= Task to carry out =
Change every occurrence of "camera" in the listing below to "lens", leaving all other wording as it is. Omit the pictures from your answer.

= Exercise data =
***

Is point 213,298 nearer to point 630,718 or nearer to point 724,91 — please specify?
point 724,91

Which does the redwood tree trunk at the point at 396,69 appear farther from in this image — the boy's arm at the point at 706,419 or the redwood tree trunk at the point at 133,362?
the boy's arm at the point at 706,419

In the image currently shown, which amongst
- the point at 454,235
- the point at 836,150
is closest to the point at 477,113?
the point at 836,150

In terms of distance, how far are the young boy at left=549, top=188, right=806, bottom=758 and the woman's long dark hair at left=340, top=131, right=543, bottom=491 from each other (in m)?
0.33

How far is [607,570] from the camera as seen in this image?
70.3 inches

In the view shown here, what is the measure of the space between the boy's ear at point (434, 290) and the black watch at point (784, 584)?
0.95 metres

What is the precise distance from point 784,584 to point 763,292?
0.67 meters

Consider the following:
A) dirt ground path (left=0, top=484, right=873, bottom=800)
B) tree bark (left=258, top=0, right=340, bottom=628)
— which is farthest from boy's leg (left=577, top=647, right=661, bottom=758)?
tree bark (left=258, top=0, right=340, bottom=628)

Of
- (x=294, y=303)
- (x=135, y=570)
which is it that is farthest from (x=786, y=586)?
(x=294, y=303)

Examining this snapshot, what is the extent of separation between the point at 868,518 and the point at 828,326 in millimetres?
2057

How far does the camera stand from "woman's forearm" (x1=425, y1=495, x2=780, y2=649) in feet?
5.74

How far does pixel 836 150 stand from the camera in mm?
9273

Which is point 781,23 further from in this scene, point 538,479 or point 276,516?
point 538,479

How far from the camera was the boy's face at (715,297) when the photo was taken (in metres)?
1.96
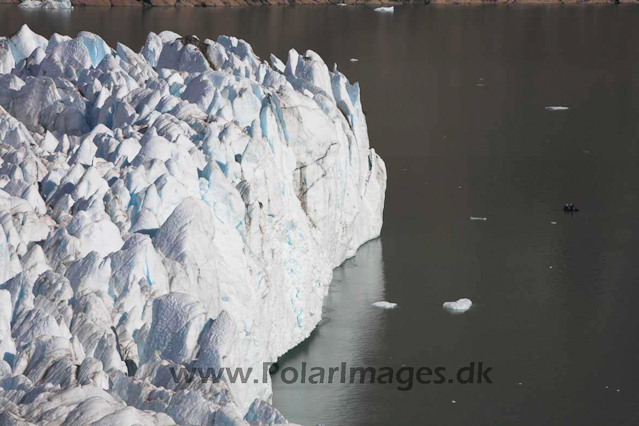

***

= The response =
Is point 213,298 nearer to point 630,718 or nearer to point 724,91 — please specify?
point 724,91

Which does the redwood tree trunk at the point at 396,69 appear farther from in this image — the boy's arm at the point at 706,419 or the redwood tree trunk at the point at 133,362?
the boy's arm at the point at 706,419

In the image currently shown, which amongst
- the point at 454,235
- the point at 836,150
is closest to the point at 477,113?
the point at 836,150

In terms of distance, how far are the young boy at left=549, top=188, right=806, bottom=758 and the woman's long dark hair at left=340, top=131, right=543, bottom=491 from each other (in m)?
0.33

How far is [607,570] from the lens as seen in this image?
70.3 inches

In the view shown here, what is the measure of the space between the boy's ear at point (434, 290) and the black watch at point (784, 584)?
0.95 metres

What is the precise distance from point 784,584 to point 763,292?
0.67 meters

Consider the following:
A) dirt ground path (left=0, top=484, right=873, bottom=800)
B) tree bark (left=258, top=0, right=340, bottom=628)
— which is farthest from boy's leg (left=577, top=647, right=661, bottom=758)?
tree bark (left=258, top=0, right=340, bottom=628)

Of
- (x=294, y=303)
- (x=135, y=570)
which is it that is farthest from (x=786, y=586)?
(x=294, y=303)

Examining this snapshot, what is the extent of separation between the point at 868,518 and the point at 828,326 in millimetres?
2057

How far does the lens stand from "woman's forearm" (x1=425, y1=495, x2=780, y2=649) in feet?
5.74

How far does pixel 836 150 stand from the lens in mm?
9273

Which is point 781,23 further from in this scene, point 538,479 or point 276,516?
point 538,479

How far from the lens was the boy's face at (715,297) when the photo was taken (in metres)?
1.96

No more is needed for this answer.